Marcelo promulga alteração à Carta de Direitos Humanos na Era Digital

  • Lusa
  • 3 Agosto 2022

Depois de ter pedido ao Tribunal Constitucional a fiscalização sucessiva de constitucionalidade do polémico artigo 6.º desta lei, Marcelo Rebelo de Sousa promulgou o diploma.

O Presidente da República, Marcelo Rebelo de Sousa, promulgou esta quarta-feira a alteração à Carta Portuguesa de Direitos Humanos na Era Digital, considerando que o parlamento conseguiu “ultrapassar as preocupações manifestadas”. Numa nota publicada no site da Presidência, refere-se que, em julho do ano passado, o chefe de Estado pediu ao Tribunal Constitucional a fiscalização sucessiva de constitucionalidade do polémico artigo 6.º desta lei.
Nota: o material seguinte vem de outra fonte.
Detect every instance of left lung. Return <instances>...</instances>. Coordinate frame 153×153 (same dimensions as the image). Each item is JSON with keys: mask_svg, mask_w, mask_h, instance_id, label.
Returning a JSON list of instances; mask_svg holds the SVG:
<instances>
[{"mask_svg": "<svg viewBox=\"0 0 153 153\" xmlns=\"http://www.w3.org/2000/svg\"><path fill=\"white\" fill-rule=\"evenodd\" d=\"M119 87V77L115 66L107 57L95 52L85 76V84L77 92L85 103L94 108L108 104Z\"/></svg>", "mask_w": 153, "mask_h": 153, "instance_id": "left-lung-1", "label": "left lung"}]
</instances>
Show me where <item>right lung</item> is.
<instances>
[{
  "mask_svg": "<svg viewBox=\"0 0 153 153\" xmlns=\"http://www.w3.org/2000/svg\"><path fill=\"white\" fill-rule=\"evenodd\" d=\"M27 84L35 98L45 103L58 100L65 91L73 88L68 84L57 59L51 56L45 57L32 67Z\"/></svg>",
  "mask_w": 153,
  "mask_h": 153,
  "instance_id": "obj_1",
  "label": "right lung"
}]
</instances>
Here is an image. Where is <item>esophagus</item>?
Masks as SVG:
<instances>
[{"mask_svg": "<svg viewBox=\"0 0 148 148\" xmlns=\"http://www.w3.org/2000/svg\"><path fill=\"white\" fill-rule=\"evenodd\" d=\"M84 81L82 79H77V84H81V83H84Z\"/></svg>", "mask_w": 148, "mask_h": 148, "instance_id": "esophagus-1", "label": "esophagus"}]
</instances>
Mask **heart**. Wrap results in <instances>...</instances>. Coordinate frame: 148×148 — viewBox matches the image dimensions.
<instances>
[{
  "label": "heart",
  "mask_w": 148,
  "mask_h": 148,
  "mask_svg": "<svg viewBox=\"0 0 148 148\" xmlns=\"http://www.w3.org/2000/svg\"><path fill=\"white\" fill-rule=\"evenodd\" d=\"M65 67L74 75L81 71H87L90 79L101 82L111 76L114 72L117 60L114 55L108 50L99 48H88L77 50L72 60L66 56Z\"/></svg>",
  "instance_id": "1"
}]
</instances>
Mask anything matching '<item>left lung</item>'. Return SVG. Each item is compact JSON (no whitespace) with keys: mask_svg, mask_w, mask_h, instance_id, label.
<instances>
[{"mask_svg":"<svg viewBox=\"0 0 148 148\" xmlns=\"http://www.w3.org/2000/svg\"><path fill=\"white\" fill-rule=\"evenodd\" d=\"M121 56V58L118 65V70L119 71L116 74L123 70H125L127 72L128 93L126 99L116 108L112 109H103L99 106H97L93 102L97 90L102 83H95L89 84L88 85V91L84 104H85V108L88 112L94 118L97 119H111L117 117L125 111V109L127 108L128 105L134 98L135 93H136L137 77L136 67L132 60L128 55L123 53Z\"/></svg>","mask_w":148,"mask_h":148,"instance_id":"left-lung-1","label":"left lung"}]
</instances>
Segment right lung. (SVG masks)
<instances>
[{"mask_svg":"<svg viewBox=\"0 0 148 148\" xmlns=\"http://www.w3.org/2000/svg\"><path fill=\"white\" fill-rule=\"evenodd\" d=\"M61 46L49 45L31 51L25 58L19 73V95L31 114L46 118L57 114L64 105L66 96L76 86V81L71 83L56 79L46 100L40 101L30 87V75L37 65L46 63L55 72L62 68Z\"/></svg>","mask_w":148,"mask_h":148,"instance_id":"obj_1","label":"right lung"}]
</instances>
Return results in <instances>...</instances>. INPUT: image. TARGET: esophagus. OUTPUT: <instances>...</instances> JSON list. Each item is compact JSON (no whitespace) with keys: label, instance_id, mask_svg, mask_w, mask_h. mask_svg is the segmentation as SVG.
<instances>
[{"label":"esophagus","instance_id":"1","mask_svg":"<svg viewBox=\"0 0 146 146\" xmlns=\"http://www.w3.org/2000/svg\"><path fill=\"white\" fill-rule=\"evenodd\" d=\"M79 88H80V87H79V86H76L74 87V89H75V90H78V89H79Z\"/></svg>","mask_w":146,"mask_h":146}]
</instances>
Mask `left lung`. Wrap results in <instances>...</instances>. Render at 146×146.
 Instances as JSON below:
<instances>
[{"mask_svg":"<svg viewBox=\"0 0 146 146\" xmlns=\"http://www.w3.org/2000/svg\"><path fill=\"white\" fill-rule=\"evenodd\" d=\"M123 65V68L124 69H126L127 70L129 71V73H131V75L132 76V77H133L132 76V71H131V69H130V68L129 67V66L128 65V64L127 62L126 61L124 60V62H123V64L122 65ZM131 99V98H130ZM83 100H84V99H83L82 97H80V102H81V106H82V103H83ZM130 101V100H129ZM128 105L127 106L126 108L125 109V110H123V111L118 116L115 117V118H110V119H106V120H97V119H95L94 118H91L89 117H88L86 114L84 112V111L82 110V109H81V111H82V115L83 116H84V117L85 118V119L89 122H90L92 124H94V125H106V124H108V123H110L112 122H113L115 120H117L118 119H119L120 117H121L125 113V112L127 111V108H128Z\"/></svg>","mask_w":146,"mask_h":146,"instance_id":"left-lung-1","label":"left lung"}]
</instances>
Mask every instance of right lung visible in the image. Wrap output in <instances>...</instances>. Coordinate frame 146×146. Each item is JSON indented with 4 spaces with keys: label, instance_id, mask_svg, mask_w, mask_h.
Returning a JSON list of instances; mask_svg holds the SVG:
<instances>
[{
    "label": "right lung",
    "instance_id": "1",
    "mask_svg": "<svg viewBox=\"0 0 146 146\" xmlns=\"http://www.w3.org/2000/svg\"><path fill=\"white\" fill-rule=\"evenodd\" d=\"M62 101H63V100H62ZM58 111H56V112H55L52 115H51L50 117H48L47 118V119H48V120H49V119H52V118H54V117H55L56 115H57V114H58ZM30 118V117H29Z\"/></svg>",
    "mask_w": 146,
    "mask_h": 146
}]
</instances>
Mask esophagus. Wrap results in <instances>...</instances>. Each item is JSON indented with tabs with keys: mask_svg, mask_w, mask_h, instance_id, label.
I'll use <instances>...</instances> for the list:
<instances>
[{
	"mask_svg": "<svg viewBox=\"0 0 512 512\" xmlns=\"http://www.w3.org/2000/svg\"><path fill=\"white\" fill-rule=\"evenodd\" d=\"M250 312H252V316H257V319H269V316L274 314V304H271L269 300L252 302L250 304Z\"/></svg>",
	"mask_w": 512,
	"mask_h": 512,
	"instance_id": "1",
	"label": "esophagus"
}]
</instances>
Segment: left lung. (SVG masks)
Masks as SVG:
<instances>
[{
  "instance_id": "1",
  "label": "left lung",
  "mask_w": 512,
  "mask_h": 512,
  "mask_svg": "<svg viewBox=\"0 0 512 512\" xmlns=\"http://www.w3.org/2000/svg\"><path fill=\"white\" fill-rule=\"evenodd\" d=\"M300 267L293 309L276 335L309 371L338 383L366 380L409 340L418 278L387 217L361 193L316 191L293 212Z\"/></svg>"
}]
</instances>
“Tendo, entretanto, o parlamento deliberado alterar, pelo presente decreto, o aludido diploma, por forma a ultrapassar as preocupações manifestadas, o Presidente da República promulgou hoje o decreto da Assembleia da República que simplifica o regime de proteção contra a desinformação e assegura a sua articulação com o Plano Europeu de Ação contra a Desinformação, procedendo à primeira alteração à Lei n.º 27/2021, de 17 de maio, que aprova a Carta Portuguesa de Direitos Humanos na Era Digital”, indica a nota hoje divulgada.

Em 21 de julho, a Assembleia da República aprovou um texto final com base em projetos do PS e IL que altera a Carta Portuguesa de Direitos Humanos na Era Digital, revogando quase todo o polémico artigo 6.º, à exceção do primeiro ponto, onde se lê que “o Estado assegura o cumprimento em Portugal do Plano Europeu de Ação contra a Desinformação, por forma a proteger a sociedade contra pessoas singulares ou coletivas, de jure ou de facto, que produzam, reproduzam ou difundam narrativa considerada desinformação”.

O diploma contou com votos a favor de PS, PSD, BE e PAN e o voto contra de IL, PCP e Livre, numa votação na qual o Chega não participou.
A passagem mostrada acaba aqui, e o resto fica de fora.